* _TEXT_:

╔══

It is easier than ever to expand a business. Technology has made it easier to run jobs from locations far from the construction site. There are, however, significant risks associated with leaving the markets which you are familiar with to do business in other states. The legal landscape concerning construction issues may be far different across the state line. In fact, it is likely that an identical contract put into effect in two different states will lead to different results in a variety of potential disputes.

The risks associated with doing business in states you are not familiar with are manageable. First, you need to know the potential trouble areas. These hotspots are the focus of this outline. Second, you need a plan to deal with these potential problems. Often times, the issue can be as simple as making certain that your companies' registration and licenses are current in the states you are doing business. Other issues may be more complicated and require some advice from an attorney to change contract language to make sure your contracts mean what they say. In all cases, knowing the risks is the key. Cautious in going into new markets.

The purpose of this discussion is not to explain to you the laws of other states. You will need the advice of attorneys licensed in each state. The purpose of this discussion is to point out a few of the areas where we see contractors and designers get "bitten" most frequently - to make sure your antennae are up and that you protect yourselves.

╚══

* _PROVIDED MATERIAL_:
╔══

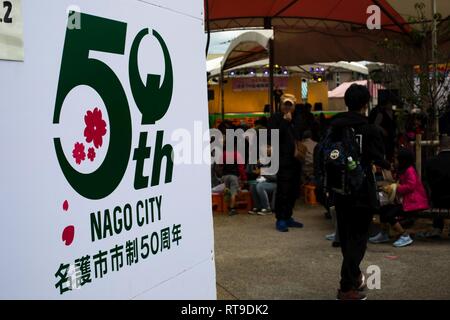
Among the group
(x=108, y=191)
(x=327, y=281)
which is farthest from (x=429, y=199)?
(x=108, y=191)

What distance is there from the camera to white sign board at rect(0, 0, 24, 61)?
4.72 ft

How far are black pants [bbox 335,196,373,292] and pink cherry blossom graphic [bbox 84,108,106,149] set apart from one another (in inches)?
139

╚══

* _REQUIRED ACTIONS_:
a. In the passage on construction work across state lines, reproduce the text between "The risks associated" and "into new markets.", inclusive.
b. Carry on the passage about contractors doing business in unfamiliar states, picking up right after its final sentence.

* _SOLVED TASKS_:
a.
The risks associated with doing business in states you are not familiar with are manageable. First, you need to know the potential trouble areas. These hotspots are the focus of this outline. Second, you need a plan to deal with these potential problems. Often times, the issue can be as simple as making certain that your companies' registration and licenses are current in the states you are doing business. Other issues may be more complicated and require some advice from an attorney to change contract language to make sure your contracts mean what they say. In all cases, knowing the risks is the key. Cautious in going into new markets.

b.
Licensure

  1. Contractors' Licensure
    1. Licensure Requirement. Many states require some form of licensure of general contractors and/or subcontractors. Also, there are many cities which require licensure and payment of fees.
    2. Unenforceability of Unlicensed Contract. Several states, including Michigan, California, Arizona, Arkansas, Utah, Washington and New York, have refused to permit unlicensed contractors to enforce their contracts.
      • Example: Subcontractor in Arkansas could not recover its contract balance from a general contractor for the work it had performed where an Arkansas statute prohibited subcontractors from entering into subcontracts in excess of $20,000 without being licensed by the state. Williams v. Joyner Cranford Burke Const. Co., 685 S.W.2d 503 (Ark. App. 1985).
    3. No Quantum Meruit/Unjust Enrichment. In some states, even if a contract isn't enforceable for some technical reason, courts will sympathize with the plight of a contractor who did work to improve someone else's property and wasn't paid for it. Those courts can make an award in "quasi-contract" based on a legal theory that the owner would be unjustly enriched if he wasn't required to pay the contractor, and the measure used to arrive at the amount to be paid is "quantum meruit" - or the value of the improvement. Even among the courts that will normally allow such a recover, however, most will still refuse to enforce a contract if the contractor lacked the proper license. See Hester Diamond, Inc. v. Teplitz, 554 N.Y.S. 2d 200 (N.Y. App. 1990). The courts seem to feel that the contractor's failure to obtain a license is so serious that it bars the contractor from any recovery for its work.
  2. Design Professionals' Licensure
    1. Licensure Requirement. All states regulate the practice of architecture and engineering and require the licensure of individuals practicing those professions. Some are much more rigorous about permitting reciprocity than others
    2. Unenforceability of Unlicensed Contract. Again, several states, including Missouri, have enacted statutes which provide that contracts for the provision of architectural or engineering services by an unlicensed person are void.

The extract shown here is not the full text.